[start of PROVIDED INFORMATION]

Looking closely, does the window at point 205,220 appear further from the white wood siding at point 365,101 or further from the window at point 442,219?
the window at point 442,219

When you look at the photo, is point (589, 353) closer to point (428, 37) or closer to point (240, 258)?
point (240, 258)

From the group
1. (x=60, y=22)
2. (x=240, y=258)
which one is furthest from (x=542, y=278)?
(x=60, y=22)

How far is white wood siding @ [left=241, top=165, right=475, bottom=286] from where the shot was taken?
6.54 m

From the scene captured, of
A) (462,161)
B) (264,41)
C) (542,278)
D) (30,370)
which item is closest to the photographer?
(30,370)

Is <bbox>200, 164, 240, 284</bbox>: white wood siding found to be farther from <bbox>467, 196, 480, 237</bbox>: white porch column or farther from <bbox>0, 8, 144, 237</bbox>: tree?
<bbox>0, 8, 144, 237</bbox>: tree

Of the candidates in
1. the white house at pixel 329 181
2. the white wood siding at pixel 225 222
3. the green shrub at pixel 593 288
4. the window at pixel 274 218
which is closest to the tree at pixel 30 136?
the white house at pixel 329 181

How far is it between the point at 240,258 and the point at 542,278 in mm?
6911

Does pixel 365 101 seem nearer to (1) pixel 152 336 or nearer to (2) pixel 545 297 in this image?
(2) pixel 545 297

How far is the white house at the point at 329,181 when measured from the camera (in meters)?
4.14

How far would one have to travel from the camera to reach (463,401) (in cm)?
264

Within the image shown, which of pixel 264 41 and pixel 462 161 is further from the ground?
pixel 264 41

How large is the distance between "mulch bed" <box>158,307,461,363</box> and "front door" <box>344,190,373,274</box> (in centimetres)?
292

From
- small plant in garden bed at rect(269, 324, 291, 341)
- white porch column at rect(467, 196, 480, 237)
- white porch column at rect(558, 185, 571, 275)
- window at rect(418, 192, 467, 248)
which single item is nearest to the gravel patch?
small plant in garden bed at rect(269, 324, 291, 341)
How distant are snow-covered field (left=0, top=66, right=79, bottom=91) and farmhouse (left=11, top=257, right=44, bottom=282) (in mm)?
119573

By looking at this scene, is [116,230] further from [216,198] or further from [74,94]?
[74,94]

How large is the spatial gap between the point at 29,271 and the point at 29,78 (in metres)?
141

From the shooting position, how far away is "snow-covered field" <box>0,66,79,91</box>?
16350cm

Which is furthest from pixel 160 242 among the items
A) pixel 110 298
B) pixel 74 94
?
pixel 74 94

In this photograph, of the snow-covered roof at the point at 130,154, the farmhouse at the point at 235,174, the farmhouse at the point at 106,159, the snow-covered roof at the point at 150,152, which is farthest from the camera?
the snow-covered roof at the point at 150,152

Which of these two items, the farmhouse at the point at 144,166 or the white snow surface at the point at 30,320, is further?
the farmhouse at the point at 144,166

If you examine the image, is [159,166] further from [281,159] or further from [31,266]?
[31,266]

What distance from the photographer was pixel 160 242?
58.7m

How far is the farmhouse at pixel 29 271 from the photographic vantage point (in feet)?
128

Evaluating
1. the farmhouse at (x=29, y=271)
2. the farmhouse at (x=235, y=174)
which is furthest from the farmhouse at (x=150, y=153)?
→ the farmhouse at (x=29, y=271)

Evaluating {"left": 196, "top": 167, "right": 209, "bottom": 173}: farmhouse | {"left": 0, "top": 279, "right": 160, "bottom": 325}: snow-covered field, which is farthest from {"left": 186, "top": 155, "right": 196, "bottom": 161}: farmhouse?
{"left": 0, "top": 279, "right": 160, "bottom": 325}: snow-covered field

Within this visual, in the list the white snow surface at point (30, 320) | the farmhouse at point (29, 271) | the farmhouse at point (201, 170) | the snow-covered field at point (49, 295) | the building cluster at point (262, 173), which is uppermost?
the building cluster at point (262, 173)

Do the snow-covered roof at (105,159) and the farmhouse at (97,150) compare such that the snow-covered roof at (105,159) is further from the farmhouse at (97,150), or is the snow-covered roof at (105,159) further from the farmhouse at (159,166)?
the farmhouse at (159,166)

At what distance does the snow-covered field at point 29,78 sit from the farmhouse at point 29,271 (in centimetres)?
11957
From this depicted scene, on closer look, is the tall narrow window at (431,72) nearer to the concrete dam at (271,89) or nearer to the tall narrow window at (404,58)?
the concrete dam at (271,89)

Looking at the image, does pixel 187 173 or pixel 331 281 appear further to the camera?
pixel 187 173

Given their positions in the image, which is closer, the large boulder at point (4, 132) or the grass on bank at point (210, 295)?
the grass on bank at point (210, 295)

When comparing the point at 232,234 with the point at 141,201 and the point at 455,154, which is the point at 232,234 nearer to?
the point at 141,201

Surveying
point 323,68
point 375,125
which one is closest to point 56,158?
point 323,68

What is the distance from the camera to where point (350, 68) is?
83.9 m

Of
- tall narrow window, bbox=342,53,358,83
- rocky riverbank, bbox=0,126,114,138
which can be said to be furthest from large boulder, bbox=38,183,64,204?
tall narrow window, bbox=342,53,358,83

[end of PROVIDED INFORMATION]

EXERCISE → Rewrite everything from the line containing "When comparing the" down to the end of the items, swapping "Surveying" for "Checking" and changing nothing else.

COMPLETE RESPONSE →
When comparing the point at 232,234 with the point at 141,201 and the point at 455,154, which is the point at 232,234 nearer to?
the point at 141,201

Checking
point 323,68
point 375,125
which one is closest to point 56,158?
point 323,68

What is the distance from the camera to where point (350, 68) is?
83.9 m

Of
- tall narrow window, bbox=342,53,358,83
- rocky riverbank, bbox=0,126,114,138
which can be said to be furthest from large boulder, bbox=38,183,64,204?
tall narrow window, bbox=342,53,358,83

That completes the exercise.